> **Work task**
Would you quote every entry exactly, dropping only the pictures?

> **Data for processing**
======
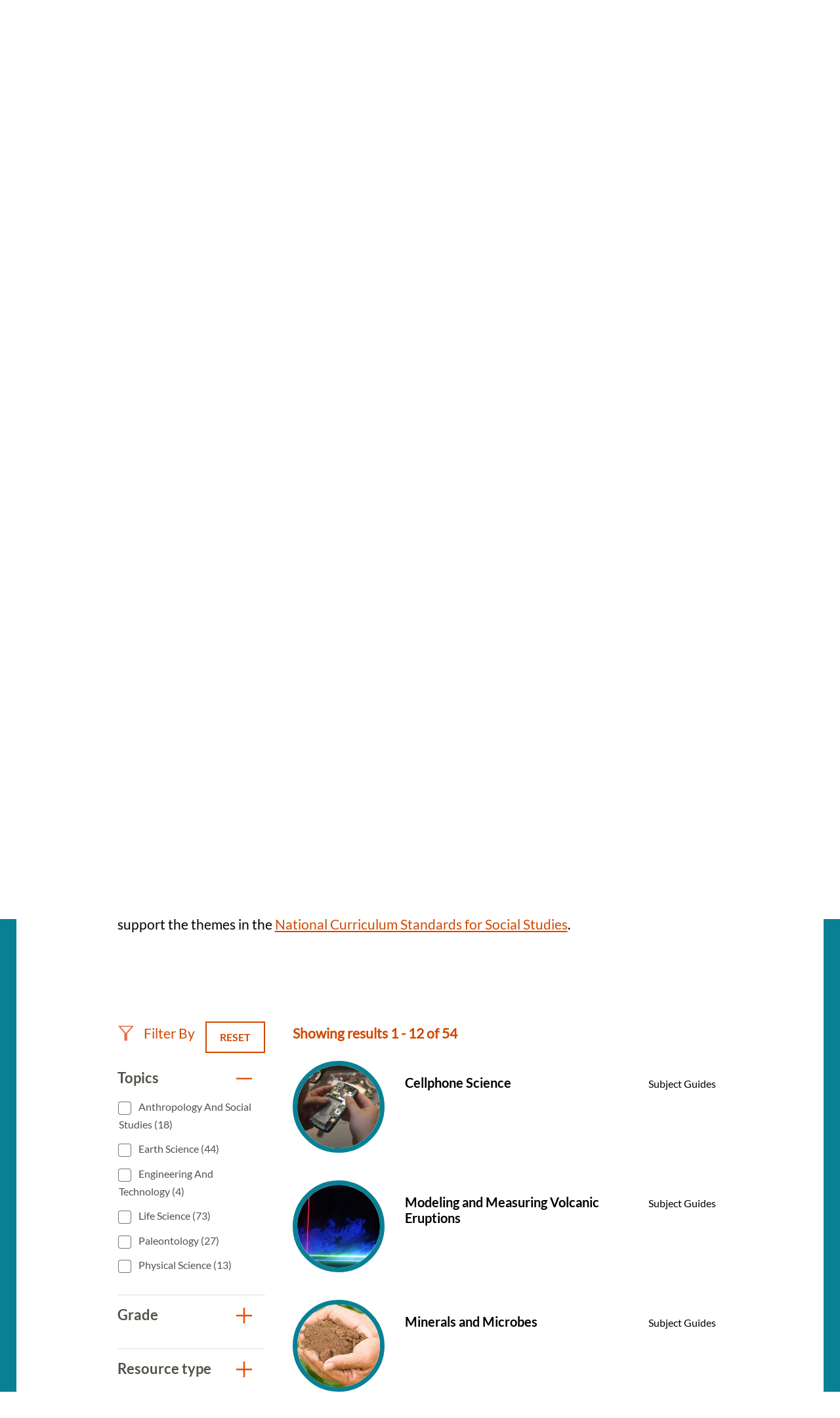

--- FILE ---
content_type: application/javascript; charset=utf-8
request_url: https://ucm-us.verint-cdn.com/files/modules/unified-websdk/2.1.0/database.js
body_size: 1069
content:
(()=>{function e(){return window.unifiedSDK}function n(n){return e().useSync(n)}function r(...n){return e().runSync(...n)}const t=0,a=1,o=2;function i({name:e,upgrades:r=[]}){const i={},c=new Set;let u=t,l=null,w=null;if("string"!=typeof e)throw new Error("databaseName has to be a string");if(!function(e){if(!Array.isArray(e))return!1;const n=e.some((e=>"function"!=typeof e));return!n}(r))throw new Error("no valid upgrades provided");return i.connectModule=async n=>(c.add(n),u!==t?l:(u=a,l=s(e,r),w=await l,u=o,w)),i.disconnectModule=async e=>{c.delete(e),0===c.size&&await i.closeDatabase()},i.closeDatabase=async()=>{u===o&&(c.clear(),w.close(),l=null,w=null,u=t)},i.isConnected=()=>!!w,i.getConnection=()=>w,i.deleteDatabase=async()=>(i.isConnected()&&await i.closeDatabase(),d(window.indexedDB.deleteDatabase(e))),i.getObjectStore=e=>function(e,r){const t={};return t.runTransaction=(t,a,o={})=>{const i=e.getConnection();if(!i)throw new Error("Can't run transaction. IndexedDB is not connected");try{const e=i.transaction(r,t,o);return a(e.objectStore(r),e)}catch(e){if("InvalidStateError"===e.name){return n("logger").warn(`IndexedDB transaction failed: ${e.message}`),new Promise((()=>{}))}return Promise.reject(e)}},t.add=(e,n=null)=>t.runTransaction("readwrite",(r=>d(r.add(e,n)))),t.clear=()=>t.runTransaction("readwrite",(e=>d(e.clear()))),t.count=e=>t.runTransaction("readonly",(n=>d(n.count(e)))),t.delete=e=>t.runTransaction("readwrite",(n=>d(n.delete(e)))),t.get=e=>t.runTransaction("readonly",(n=>d(n.get(e)))),t.getAll=(e,n)=>t.runTransaction("readonly",(r=>d(r.getAll(e,n)))),t.getAllKeys=(e,n)=>t.runTransaction("readwrite",(r=>d(r.getAllKeys(e,n)))),t.getKey=e=>t.runTransaction("readwrite",(n=>d(n.getKey(e)))),t.openCursor=(e,n,{query:r=null,direction:a="next"}={})=>t.runTransaction(e,(e=>function(e,n){return new Promise(((r,t)=>{e.onsuccess=({target:e})=>{const t=e.result;t?n(t,null):r()},e.onerror=e=>t(e.error)}))}(e.openCursor(r,a),n))),t.put=(e,n)=>t.runTransaction("readwrite",(r=>d(r.put(e,n)))),t}(i,e),i}function s(e,t,a=!1){const o=n("logger"),i=window.indexedDB.open(e,t.length);return new Promise(((n,c)=>{i.onupgradeneeded=async n=>{o.info(`indexedDB "${e}" v${n.oldVersion} needs upgrade to v${n.newVersion}`),await async function({target:e,oldVersion:n,newVersion:r},t){for(const a in t){const o=Number(a)+1,i=t[a];o>n&&o<=r&&await i(e.result)}}(n,t),o.info(`indexedDB "${e}" upgraded to v${n.newVersion}`)},i.onsuccess=({target:r})=>{o.debug(`indexedDB "${e}" opened`),n(r.result)},i.onerror=async i=>{if(a)return o.error(`indexedDB "${e}" open failed again`,i),r("sdk.stop"),c(i);o.warn(`indexedDB "${e}" open failed, dropping the database and retry once`,i),await d(window.indexedDB.deleteDatabase(e)),o.info(`indexedDB "${e}" deleted`);try{n(await s(e,t,!0))}catch(i){c(i)}},i.onclose=()=>o.debug(`indexedDB "${e}" closed`)}))}function d(e){return new Promise(((n,r)=>{e.onsuccess=e=>n(e.target.result),e.onerror=e=>r(e.error)}))}!async function(e,n){r("loader.registerModule",e,n="function"==typeof n?await n():n)}("database",(()=>i({name:"uws-database",upgrades:function(){const e=[];return e.push((e=>{e.createObjectStore("pages",{keyPath:"pageId"}).createIndex("siteId","siteId",{unique:!1}),e.createObjectStore("scoring",{keyPath:"indicator"})})),e.push((e=>{e.createObjectStore("storage",{keyPath:"key"})})),e}()})))})();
======
> **Solution for this problem**
--- FILE ---
content_type: application/javascript; charset=utf-8
request_url: https://ucm-us.verint-cdn.com/files/modules/unified-websdk/2.1.0/database.js
body_size: 1069
content:
(()=>{function e(){return window.unifiedSDK}function n(n){return e().useSync(n)}function r(...n){return e().runSync(...n)}const t=0,a=1,o=2;function i({name:e,upgrades:r=[]}){const i={},c=new Set;let u=t,l=null,w=null;if("string"!=typeof e)throw new Error("databaseName has to be a string");if(!function(e){if(!Array.isArray(e))return!1;const n=e.some((e=>"function"!=typeof e));return!n}(r))throw new Error("no valid upgrades provided");return i.connectModule=async n=>(c.add(n),u!==t?l:(u=a,l=s(e,r),w=await l,u=o,w)),i.disconnectModule=async e=>{c.delete(e),0===c.size&&await i.closeDatabase()},i.closeDatabase=async()=>{u===o&&(c.clear(),w.close(),l=null,w=null,u=t)},i.isConnected=()=>!!w,i.getConnection=()=>w,i.deleteDatabase=async()=>(i.isConnected()&&await i.closeDatabase(),d(window.indexedDB.deleteDatabase(e))),i.getObjectStore=e=>function(e,r){const t={};return t.runTransaction=(t,a,o={})=>{const i=e.getConnection();if(!i)throw new Error("Can't run transaction. IndexedDB is not connected");try{const e=i.transaction(r,t,o);return a(e.objectStore(r),e)}catch(e){if("InvalidStateError"===e.name){return n("logger").warn(`IndexedDB transaction failed: ${e.message}`),new Promise((()=>{}))}return Promise.reject(e)}},t.add=(e,n=null)=>t.runTransaction("readwrite",(r=>d(r.add(e,n)))),t.clear=()=>t.runTransaction("readwrite",(e=>d(e.clear()))),t.count=e=>t.runTransaction("readonly",(n=>d(n.count(e)))),t.delete=e=>t.runTransaction("readwrite",(n=>d(n.delete(e)))),t.get=e=>t.runTransaction("readonly",(n=>d(n.get(e)))),t.getAll=(e,n)=>t.runTransaction("readonly",(r=>d(r.getAll(e,n)))),t.getAllKeys=(e,n)=>t.runTransaction("readwrite",(r=>d(r.getAllKeys(e,n)))),t.getKey=e=>t.runTransaction("readwrite",(n=>d(n.getKey(e)))),t.openCursor=(e,n,{query:r=null,direction:a="next"}={})=>t.runTransaction(e,(e=>function(e,n){return new Promise(((r,t)=>{e.onsuccess=({target:e})=>{const t=e.result;t?n(t,null):r()},e.onerror=e=>t(e.error)}))}(e.openCursor(r,a),n))),t.put=(e,n)=>t.runTransaction("readwrite",(r=>d(r.put(e,n)))),t}(i,e),i}function s(e,t,a=!1){const o=n("logger"),i=window.indexedDB.open(e,t.length);return new Promise(((n,c)=>{i.onupgradeneeded=async n=>{o.info(`indexedDB "${e}" v${n.oldVersion} needs upgrade to v${n.newVersion}`),await async function({target:e,oldVersion:n,newVersion:r},t){for(const a in t){const o=Number(a)+1,i=t[a];o>n&&o<=r&&await i(e.result)}}(n,t),o.info(`indexedDB "${e}" upgraded to v${n.newVersion}`)},i.onsuccess=({target:r})=>{o.debug(`indexedDB "${e}" opened`),n(r.result)},i.onerror=async i=>{if(a)return o.error(`indexedDB "${e}" open failed again`,i),r("sdk.stop"),c(i);o.warn(`indexedDB "${e}" open failed, dropping the database and retry once`,i),await d(window.indexedDB.deleteDatabase(e)),o.info(`indexedDB "${e}" deleted`);try{n(await s(e,t,!0))}catch(i){c(i)}},i.onclose=()=>o.debug(`indexedDB "${e}" closed`)}))}function d(e){return new Promise(((n,r)=>{e.onsuccess=e=>n(e.target.result),e.onerror=e=>r(e.error)}))}!async function(e,n){r("loader.registerModule",e,n="function"==typeof n?await n():n)}("database",(()=>i({name:"uws-database",upgrades:function(){const e=[];return e.push((e=>{e.createObjectStore("pages",{keyPath:"pageId"}).createIndex("siteId","siteId",{unique:!1}),e.createObjectStore("scoring",{keyPath:"indicator"})})),e.push((e=>{e.createObjectStore("storage",{keyPath:"key"})})),e}()})))})();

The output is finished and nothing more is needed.